## SUPPLIED RECORDS
[Start of section]

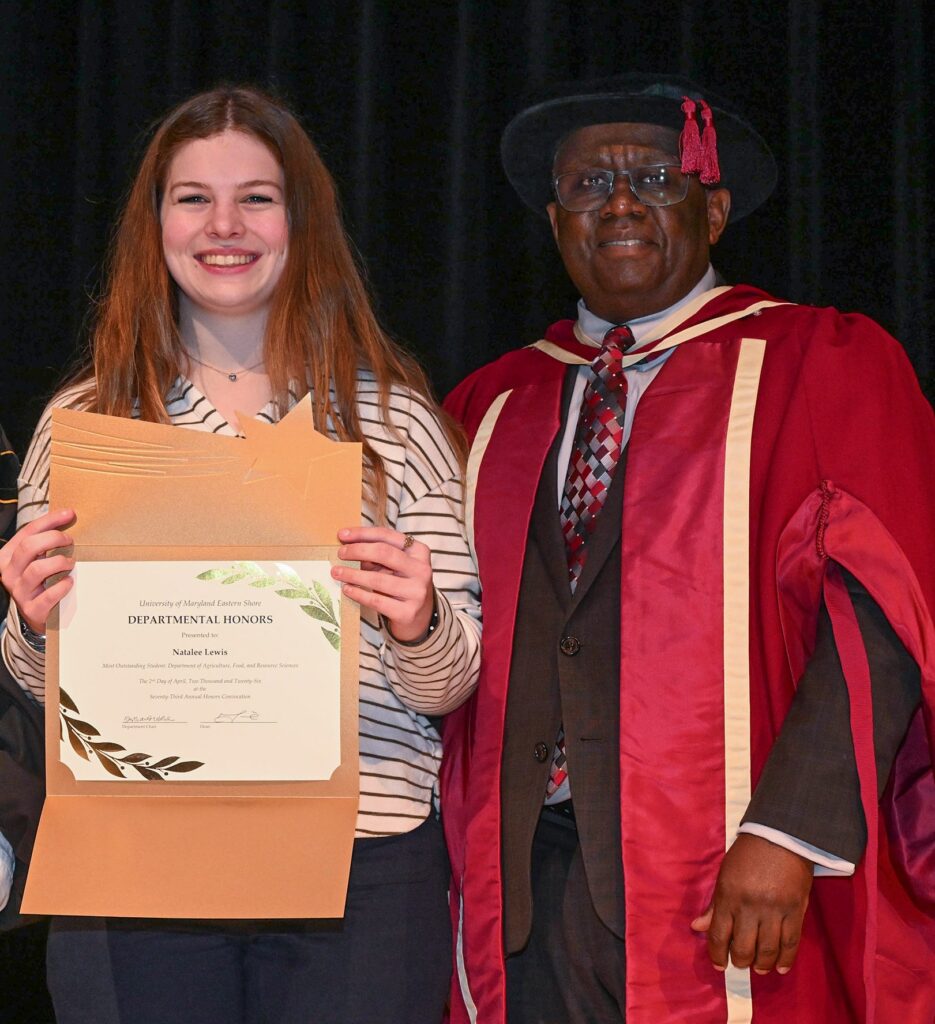 Natalee Lewis holds a certificate recognizing her as the outstanding student for UMES' Department of Agriculture, Food and Resource Sciences at the 73rd Honors Convocation. Dr. Moses T. Kairo, dean of the School of Agricultural and Natural Sciences, pictured with her, presented the award.
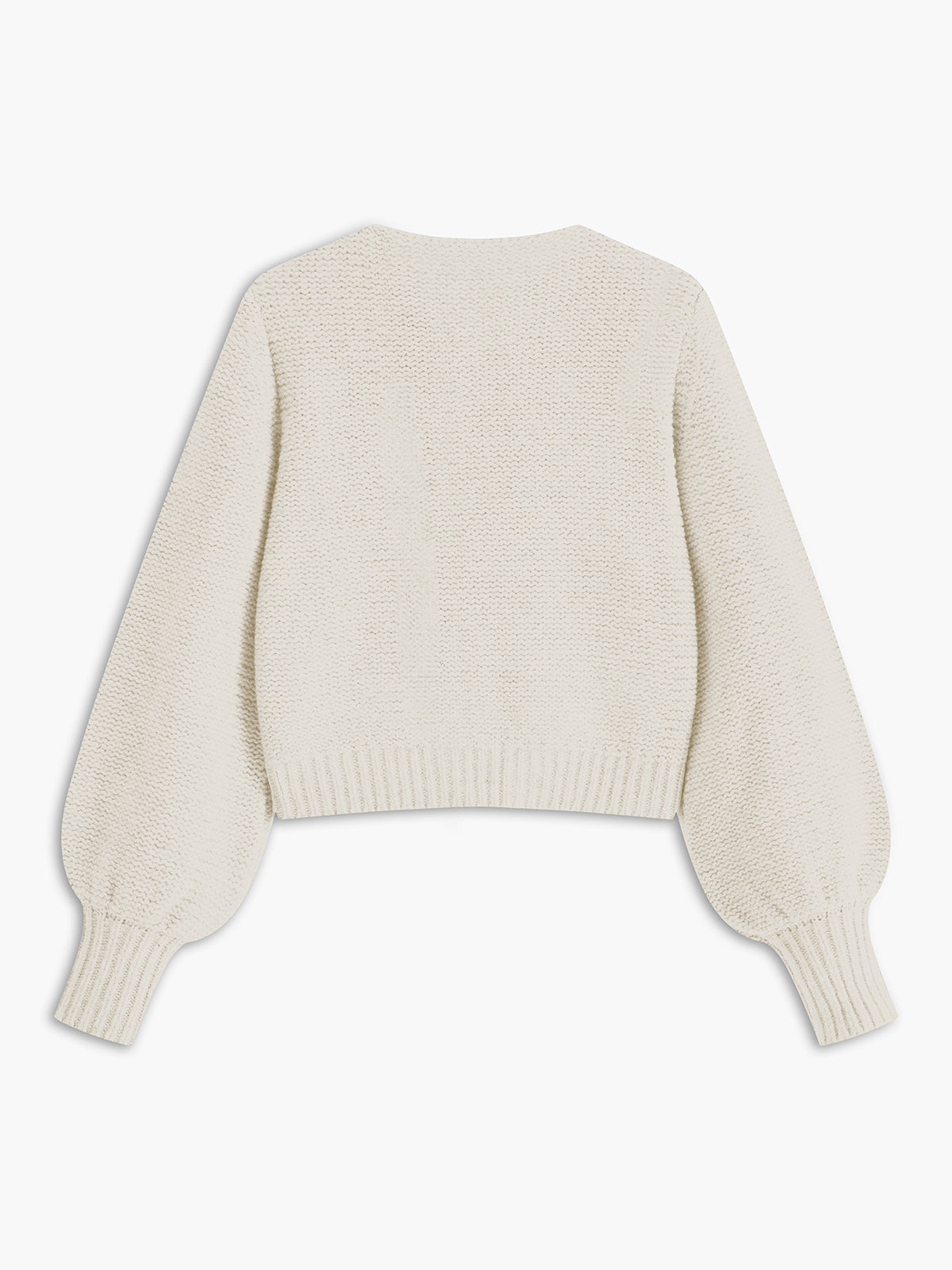 Women's knit top with bow accent and structured silhouette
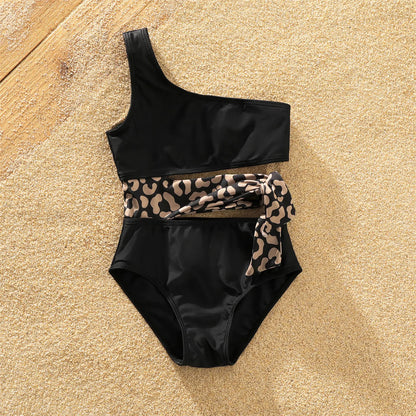 Mother and son in leopard print swimwear set, one-shoulder tie swimsuit and swim trunks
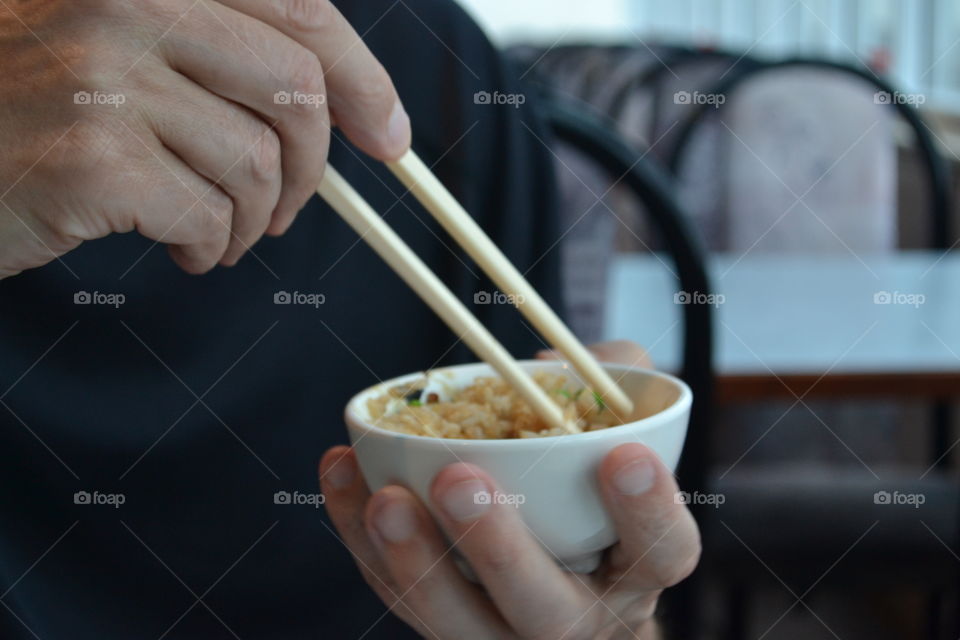 Man eating fried rice from small bowl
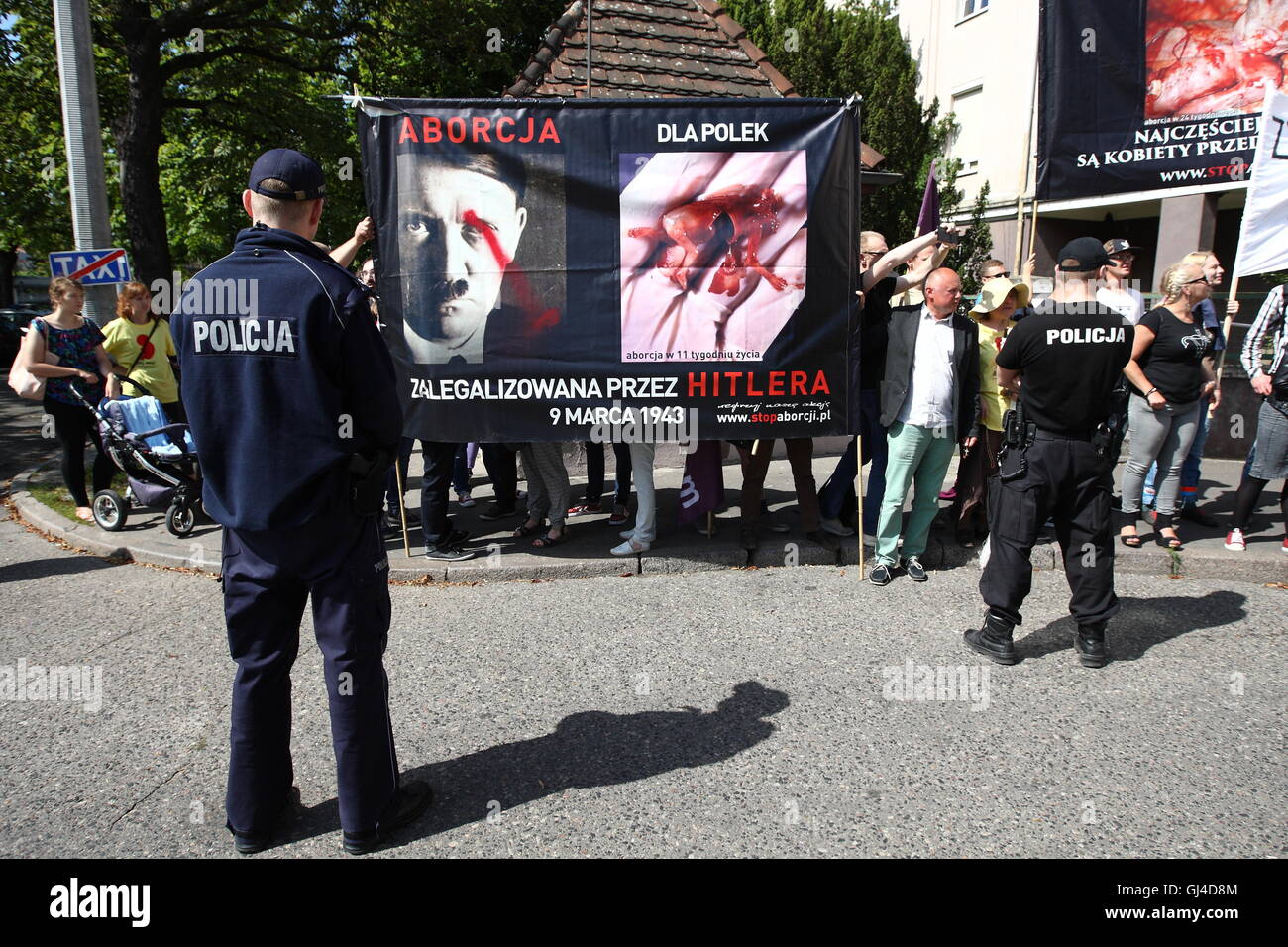 Gdansk, Poland. 13th Aug, 2016. Two demonstrations - one opponents toughen abortion laws in Poland, the other - followers of a total ban on abortion from far right, and catholic church organizations met in front of the Clinical Hospital in Gdansk, where are carried out legal abortions. The far right has brought together banners with pictures of dead fetuses. Their opponents demanded freedom of choice for women who want to make a legal abortion. Credit:  Michal Fludra/Alamy Live News Stock Photo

[End of section]

Once the line containing "Women's knit top" is found in the records above, it and every line after it up to the last must be repeated exactly, without pictures.

## FINAL ANSWER
 Women's knit top with bow accent and structured silhouette
 Mother and son in leopard print swimwear set, one-shoulder tie swimsuit and swim trunks
 Man eating fried rice from small bowl
 Gdansk, Poland. 13th Aug, 2016. Two demonstrations - one opponents toughen abortion laws in Poland, the other - followers of a total ban on abortion from far right, and catholic church organizations met in front of the Clinical Hospital in Gdansk, where are carried out legal abortions. The far right has brought together banners with pictures of dead fetuses. Their opponents demanded freedom of choice for women who want to make a legal abortion. Credit:  Michal Fludra/Alamy Live News Stock Photo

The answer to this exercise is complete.